Arsenal use an aerial camera tracker for matches. So players can slip on a headset and be beamed right back into a real life game situation, through use of virtual reality, they can analyse the whole panorama of the pitch when they took a particular action.

Then there’s the integration and use of increasing amounts of data, from the lengths of player hamstrings to sprint styles, creating individual programmes for players based on their needs rather than a one size fits all approach to fitness, 3D scanning to highlight physical strengths and weaknesses, and so much more. It’s next level stuff, and reading about it shows you just how far football has come in the last couple of decades. When Arsene Wenger took over in 1996, the implementation of basic things like stretching and improved diet had a significant positive effect on our players, but pretty soon everyone caught up.

These days to find the marginal gains, you need to embrace every aspect of physicality and technology, and reading about what we’re doing behind the scenes gives me a feeling of optimism. I mean, it’s still going to be really, really challenging to get into the top four this season, but there’s a seriousness about the way we’re operating that is really fantastic to see.

I also liked some of the little touches, such as a young player’s number being painted gold when they make their first team debut, but also the fact that academy players begin their coaching badges as part of their education because as ambitious as they all are, the reality of football is that many of them won’t make it with us, or indeed any top level club, and this gives them a pathway to stay in the game if they so wish. It’s sensible but also thoughtful.

No doubt many of these things are in place at other clubs, but it’s obvious now that football, technology and data go hand in hand. Even the increase in stats coverage and statistical information available to the average fan has illustrated the benefits it has in how we understand the game and performances. I know I’ve said this before, but I’ve found that however good your eyes are and as good as you think your reading of the game is, augmenting that with stats gives you a rounder view.

I think one of the things that I’d be really interested in is to know if there’s a quality element to some of the statistical work they do. For example, you see a player whose pass completion rate is really high, but what are the value of those passes? If he’s playing it safe most of the time, is there more benefit to a different player who might be less accurate but who is more willing to play ambitious, higher-risk passes because they then help the team create something? I’m sure that’s in there, we didn’t hire the Candy Crush guy for nothing – but when you start to think about the countless ways in which the data can be used it becomes a bit mind-bending.

Anyway, let’s hope that all this stuff, along with the increased application of it by Unai Emery and his team – along with their coaching which clearly differs from the sessions under the previous boss – can get this team to where we want it to be.

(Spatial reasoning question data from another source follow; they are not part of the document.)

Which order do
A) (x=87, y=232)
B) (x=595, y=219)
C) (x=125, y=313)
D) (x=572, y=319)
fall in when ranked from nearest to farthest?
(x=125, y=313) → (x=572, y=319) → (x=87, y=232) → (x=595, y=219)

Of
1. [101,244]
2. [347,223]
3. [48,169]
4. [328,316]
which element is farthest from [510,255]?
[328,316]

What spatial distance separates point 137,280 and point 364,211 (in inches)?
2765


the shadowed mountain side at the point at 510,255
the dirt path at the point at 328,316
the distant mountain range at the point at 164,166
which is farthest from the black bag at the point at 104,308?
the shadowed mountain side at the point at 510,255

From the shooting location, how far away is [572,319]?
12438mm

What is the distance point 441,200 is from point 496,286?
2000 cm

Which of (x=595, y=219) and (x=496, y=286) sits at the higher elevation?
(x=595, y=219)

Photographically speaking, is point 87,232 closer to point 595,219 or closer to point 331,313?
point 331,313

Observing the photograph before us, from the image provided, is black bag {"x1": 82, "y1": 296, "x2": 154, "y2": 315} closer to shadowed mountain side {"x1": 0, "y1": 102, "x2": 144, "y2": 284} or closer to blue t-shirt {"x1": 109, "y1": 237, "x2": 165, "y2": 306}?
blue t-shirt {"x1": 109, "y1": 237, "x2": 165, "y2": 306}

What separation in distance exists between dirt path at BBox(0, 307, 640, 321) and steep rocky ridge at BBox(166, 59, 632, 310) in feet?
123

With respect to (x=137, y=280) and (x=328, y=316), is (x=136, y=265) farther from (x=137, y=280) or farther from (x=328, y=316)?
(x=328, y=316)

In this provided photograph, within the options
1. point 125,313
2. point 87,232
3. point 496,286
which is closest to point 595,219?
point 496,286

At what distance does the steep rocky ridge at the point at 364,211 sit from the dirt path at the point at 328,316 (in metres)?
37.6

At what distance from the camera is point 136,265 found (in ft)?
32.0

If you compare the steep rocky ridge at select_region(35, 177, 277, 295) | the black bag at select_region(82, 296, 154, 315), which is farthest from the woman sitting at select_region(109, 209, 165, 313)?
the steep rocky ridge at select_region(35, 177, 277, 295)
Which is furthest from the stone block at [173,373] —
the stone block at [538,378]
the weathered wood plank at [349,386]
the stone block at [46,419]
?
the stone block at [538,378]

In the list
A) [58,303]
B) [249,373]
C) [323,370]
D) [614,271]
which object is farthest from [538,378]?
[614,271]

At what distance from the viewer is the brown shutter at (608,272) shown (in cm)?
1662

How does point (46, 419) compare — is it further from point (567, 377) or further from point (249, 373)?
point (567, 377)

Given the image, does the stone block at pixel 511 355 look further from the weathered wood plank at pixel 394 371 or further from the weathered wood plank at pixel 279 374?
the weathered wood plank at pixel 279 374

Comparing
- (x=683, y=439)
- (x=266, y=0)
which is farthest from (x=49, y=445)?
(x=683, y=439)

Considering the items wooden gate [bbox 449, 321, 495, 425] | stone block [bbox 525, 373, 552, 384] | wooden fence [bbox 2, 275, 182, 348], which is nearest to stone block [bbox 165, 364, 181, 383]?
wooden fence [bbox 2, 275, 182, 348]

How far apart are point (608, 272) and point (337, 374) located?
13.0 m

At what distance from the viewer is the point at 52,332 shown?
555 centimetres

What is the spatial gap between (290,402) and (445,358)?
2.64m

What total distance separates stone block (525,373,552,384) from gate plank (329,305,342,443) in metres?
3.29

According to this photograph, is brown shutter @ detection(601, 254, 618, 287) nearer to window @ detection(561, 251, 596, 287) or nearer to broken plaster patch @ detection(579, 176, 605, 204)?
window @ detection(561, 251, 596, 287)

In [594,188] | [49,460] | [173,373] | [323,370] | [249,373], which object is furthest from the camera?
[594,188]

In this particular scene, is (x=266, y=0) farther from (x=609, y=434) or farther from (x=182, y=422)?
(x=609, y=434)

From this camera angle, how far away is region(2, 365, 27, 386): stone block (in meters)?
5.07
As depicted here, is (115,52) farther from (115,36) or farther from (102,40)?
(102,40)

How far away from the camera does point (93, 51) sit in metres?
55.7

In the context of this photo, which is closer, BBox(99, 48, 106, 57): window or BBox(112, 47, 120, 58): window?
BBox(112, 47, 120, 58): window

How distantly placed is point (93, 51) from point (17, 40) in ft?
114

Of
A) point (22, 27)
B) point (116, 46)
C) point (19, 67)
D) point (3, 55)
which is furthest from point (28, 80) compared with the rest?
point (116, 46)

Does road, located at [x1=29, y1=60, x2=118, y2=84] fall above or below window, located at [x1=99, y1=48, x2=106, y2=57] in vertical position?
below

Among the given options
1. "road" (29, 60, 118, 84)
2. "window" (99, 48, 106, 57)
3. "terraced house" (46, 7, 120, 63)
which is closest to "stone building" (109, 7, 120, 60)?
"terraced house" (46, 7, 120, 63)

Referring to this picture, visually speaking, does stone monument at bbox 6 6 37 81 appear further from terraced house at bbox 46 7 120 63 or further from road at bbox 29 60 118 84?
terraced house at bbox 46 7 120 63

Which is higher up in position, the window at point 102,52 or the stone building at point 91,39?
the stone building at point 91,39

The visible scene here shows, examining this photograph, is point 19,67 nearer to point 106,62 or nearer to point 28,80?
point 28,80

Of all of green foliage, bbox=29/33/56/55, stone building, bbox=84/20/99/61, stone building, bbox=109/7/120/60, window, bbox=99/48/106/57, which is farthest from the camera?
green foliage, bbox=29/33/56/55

As I wrote earlier in the week, it’s the start of a new process and it will take time to get things right, but the platform on which all of it is going to be built seems to be really solid.

Elsewhere, David Ospina might not be going to Turkey now, instead to Napoli after they confirmed interest in him yesterday. It appears to be a loan deal though, with an option to make it permanent if they so choose, but there’s a part of me that thinks somewhere in the far future – when Arseblog is beamed directly into your brain from my brain via GoogleBrain or AppleThink or Amazon (who will beam it in a massive box despite the fact it’s a relatively tiny amount of data) – I’ll be writing about David Ospina potentially leaving the club during the summer.

But he never will.

Till tomorrow when I’ll be back with a podcast and all the rest. Until then.

ps – We have a little problem with our arses (the comments), hopefully we’ll have that sorted asap.